With a significant dose of goodwill, you could see this as an attempt to liberate women – or, as American feminist Nancy Fraser would put it, as the stooge of modern capitalism.
In the end, this model disregards all the caring responsibilities carried out by working mothers, requiring them to quietly accept their extra workload. Those mothers who don’t want to have this double responsibility and instead choose to spend their time looking after their families are not considered anymore.
Whatever people decide, government policy should not make it harder for them.
It is important not to pit different lifestyles against each other. However, that is exactly what is happening again and again, now in the debate over a new approach to taxation, which takes into account the total income of a married couple as a household, rather than taxing them individually.

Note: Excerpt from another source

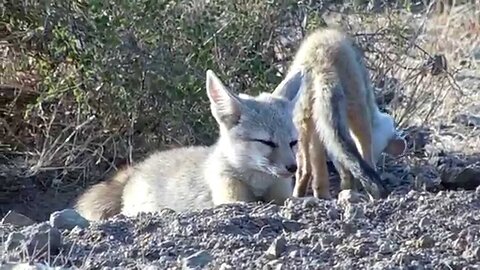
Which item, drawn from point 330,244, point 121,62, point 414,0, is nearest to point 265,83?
point 121,62

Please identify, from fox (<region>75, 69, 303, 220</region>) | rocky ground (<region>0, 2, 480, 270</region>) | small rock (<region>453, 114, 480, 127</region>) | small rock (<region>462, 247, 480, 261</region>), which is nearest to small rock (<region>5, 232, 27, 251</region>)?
rocky ground (<region>0, 2, 480, 270</region>)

The income of both partners is grouped together and then halved. The tax rate is then applied to each partner’s half of the income.
The financial advantage is therefore greater for couples where the partners earn very different amounts, usually in households where the father earns a lot and the mother earns very little. The aim of this change, as explained by the Federal Constitutional Court, is to “recognize the work of wives as homemakers and mothers”.
Many people are calling that “outdated” because it privileges traditional gender roles. There is also talk of a reform in which the number of children – whether from that marriage or another relationship – is also taken into account. But whatever the approach, parents should be given the freedom to choose whichever family model works best for them.
A smile is
For many women, returning to work soon after the birth of their child is an important part of leading a fulfilled life, as their career prospects and economic security are major factors in their happiness. But there are also women who make an informed decision to spend more time with their children, as they don’t want to feel constantly split between caring responsibilities and full-time work.
Who can say which choice is better? At the end of the day, it is a question of how to use the limited time you have. Although in rare cases, individual circumstances may make it easier, the old adage still holds true: you can’t have it all – four children and a career – and that should also apply to men. But whatever people decide, government policy should not make it harder for them.
In the vacuum cleaner advert, the man stands smiling between the two women. However, equality also requires something from fathers. A smile is not enough.